Two-Dimensional Mn(3)O(4) Nanowalls Grown on Carbon Fibers as Electrodes for Flexible Supercapacitors

[Image: see text] Emerging flexible and wearable electronic devices necessitates the development of fiber-type energy storage devices to power them. Supercapacitors received great attention for applications in flexible and wearable devices due to their scalability, safety, and miniature size. Herein, we report the fabrication of a flexible supercapacitor using manganese(II,III) oxide (Mn(3)O(4)) nanowalls (NWs) grown by electrochemical deposition on carbon fiber (CF) as electrode-active material. Here, CF serves as both a substrate for the growth of Mn(3)O(4) NWs and a current collector for making a lightweight supercapacitor. Two-dimensional Mn(3)O(4) NWs were uniformly grown on CF with high surface coverage. A three-dimensional nanostructured electrode is obtained using these individual two-dimensional Mn(3)O(4) NWs.
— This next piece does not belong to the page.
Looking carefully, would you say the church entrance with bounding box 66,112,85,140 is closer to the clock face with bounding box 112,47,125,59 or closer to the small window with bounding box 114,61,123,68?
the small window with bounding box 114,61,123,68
The Mn(3)O(4) NWs grown on CF are characterized by scanning electron microscopy, energy-dispersive X-ray spectroscopy, X-ray diffraction, and Raman spectroscopy. A symmetric sandwich-type supercapacitor is fabricated using two-dimensional Mn(3)O(4) NW electrodes in an aqueous 1 M Na(2)SO(4) electrolyte. The Mn(3)O(4) NW supercapacitor electrode exhibits a specific capacitance of 300.7 F g(–1) at a scan rate of 5 mV s(–1). The assembled symmetric sandwich-type supercapacitor displayed high flexibility even at a bending angle of 180° without altering its performance. The Mn(3)O(4) NW supercapacitor also displayed a long cycle life of 7500 cycles with 100% capacitance retention.